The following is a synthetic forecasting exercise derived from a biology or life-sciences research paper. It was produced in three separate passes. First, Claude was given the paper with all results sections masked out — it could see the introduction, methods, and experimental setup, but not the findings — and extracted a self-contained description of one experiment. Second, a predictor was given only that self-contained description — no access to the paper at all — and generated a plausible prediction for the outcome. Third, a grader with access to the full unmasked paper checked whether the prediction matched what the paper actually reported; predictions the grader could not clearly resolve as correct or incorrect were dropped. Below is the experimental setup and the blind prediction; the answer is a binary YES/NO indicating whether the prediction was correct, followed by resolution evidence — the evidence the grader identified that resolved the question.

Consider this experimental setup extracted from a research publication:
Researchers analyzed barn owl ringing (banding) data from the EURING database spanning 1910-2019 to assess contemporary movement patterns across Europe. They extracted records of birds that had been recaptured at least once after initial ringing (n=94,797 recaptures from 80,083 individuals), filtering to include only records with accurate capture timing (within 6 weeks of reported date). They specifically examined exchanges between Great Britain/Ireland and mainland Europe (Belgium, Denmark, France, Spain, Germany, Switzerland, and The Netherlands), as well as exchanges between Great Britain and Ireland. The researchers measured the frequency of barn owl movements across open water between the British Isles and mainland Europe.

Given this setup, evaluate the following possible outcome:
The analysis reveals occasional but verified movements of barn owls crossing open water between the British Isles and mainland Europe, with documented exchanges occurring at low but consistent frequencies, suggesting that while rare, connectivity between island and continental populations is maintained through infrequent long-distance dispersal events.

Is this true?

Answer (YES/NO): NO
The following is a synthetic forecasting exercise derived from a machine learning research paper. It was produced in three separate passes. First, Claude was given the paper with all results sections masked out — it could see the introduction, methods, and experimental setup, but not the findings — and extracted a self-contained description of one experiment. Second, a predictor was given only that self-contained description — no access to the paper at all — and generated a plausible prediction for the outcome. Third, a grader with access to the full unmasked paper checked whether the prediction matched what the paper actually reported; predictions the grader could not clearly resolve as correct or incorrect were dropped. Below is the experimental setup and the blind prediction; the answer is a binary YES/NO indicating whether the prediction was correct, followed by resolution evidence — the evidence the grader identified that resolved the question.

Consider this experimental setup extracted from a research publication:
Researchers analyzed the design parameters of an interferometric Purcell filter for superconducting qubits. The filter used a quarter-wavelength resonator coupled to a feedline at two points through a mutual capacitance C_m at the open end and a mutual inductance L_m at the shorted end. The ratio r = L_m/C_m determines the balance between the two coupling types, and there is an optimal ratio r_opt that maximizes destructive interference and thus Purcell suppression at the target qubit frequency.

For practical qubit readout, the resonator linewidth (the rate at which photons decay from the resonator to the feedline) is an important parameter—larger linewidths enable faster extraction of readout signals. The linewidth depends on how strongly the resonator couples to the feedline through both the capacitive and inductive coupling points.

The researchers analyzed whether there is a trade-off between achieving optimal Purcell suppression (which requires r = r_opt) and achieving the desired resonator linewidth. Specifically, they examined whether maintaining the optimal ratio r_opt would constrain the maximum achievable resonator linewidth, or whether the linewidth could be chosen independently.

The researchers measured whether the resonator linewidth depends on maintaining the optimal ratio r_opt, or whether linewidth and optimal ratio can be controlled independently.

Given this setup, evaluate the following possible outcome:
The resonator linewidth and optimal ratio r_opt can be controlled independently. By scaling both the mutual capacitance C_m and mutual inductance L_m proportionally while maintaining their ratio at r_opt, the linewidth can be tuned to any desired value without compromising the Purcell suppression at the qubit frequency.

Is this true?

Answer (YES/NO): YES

_ _ _ _

## EXERCISE REQUIREMENTS
Only lines of the material that contain the word "both" belong in the answer; copy each one.

## ANSWER TO THIS EXERCISE
For practical qubit readout, the resonator linewidth (the rate at which photons decay from the resonator to the feedline) is an important parameter—larger linewidths enable faster extraction of readout signals. The linewidth depends on how strongly the resonator couples to the feedline through both the capacitive and inductive coupling points.
The resonator linewidth and optimal ratio r_opt can be controlled independently. By scaling both the mutual capacitance C_m and mutual inductance L_m proportionally while maintaining their ratio at r_opt, the linewidth can be tuned to any desired value without compromising the Purcell suppression at the qubit frequency.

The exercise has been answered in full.